The author is William Faulkner, with prime reference to Willa Cather (My Antonia).

A reporter from the Times-Picayune sniffs a story in them, the one about the Iowa farm girl and the air ace on the Liberty Bond poster.

She is a trick parachutist now, he races around the pylons for prize money.

His plane goes down in the lake and is brought back up without him, she is scooped up by the sponsor but sent back home by the reporter.

This presumably was not susceptible of understanding at the time, the strange dramatic style aping the period in black-and-white CinemaScope compositions that are perfect made the drama seem very vague and remote, it might be supposed, “a dull story, very boringly presented” (Halliwell).

 

A Time To Love and A Time To Die

Godard hit the mark when he spoke of the realism, a German film in English set in 1944 on the Eastern Front and back at home. Sirk polishes this beyond all eeriness, a common soldier in the circumstances.

On furlough he comes face to face with Nazis, he has served in Holland and Paris and Africa as well as Russia. He also meets a girl and marries her.

The ruin of Germany, its damnation, and whatever abides at the same time, or nearly.

Riefenstahl’s Tag der FreiheitUnsere Wehrmacht observes these soldiers before the war, Peckinpah’s Cross of Iron takes the note from Sirk.

Crowther (New York Times) missed it by a mile.

 

Imitation of Life

Sirk’s meditation on art is built of all the superfices one by one, provincial standing, social circumstances, commercial exigencies, the nature of things.
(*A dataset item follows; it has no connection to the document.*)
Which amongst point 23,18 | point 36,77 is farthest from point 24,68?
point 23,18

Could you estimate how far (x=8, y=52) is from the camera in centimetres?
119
In New York, an actress has “empty arms”, in Hollywood she’s one of the girls.

What is this to the finished work admired and contemplated?

The structure is a mirror, the star and the showgirl, with all other considerations taken in tow as reflections of the theme.

A supreme masterwork, blasted by Crowther in the New York Times because he hadn’t an inkling.

 

Bourbon Street Blues

Tennessee Williams auf Deutsch at the Hochschule für Fernsehen und Film München, where they lay on the French Quarter for The Lady of Larkspur Lotion, in which beset by flying cockroaches she is aided by Anton Pavlovich Chekhov, Chez Mrs. Wire.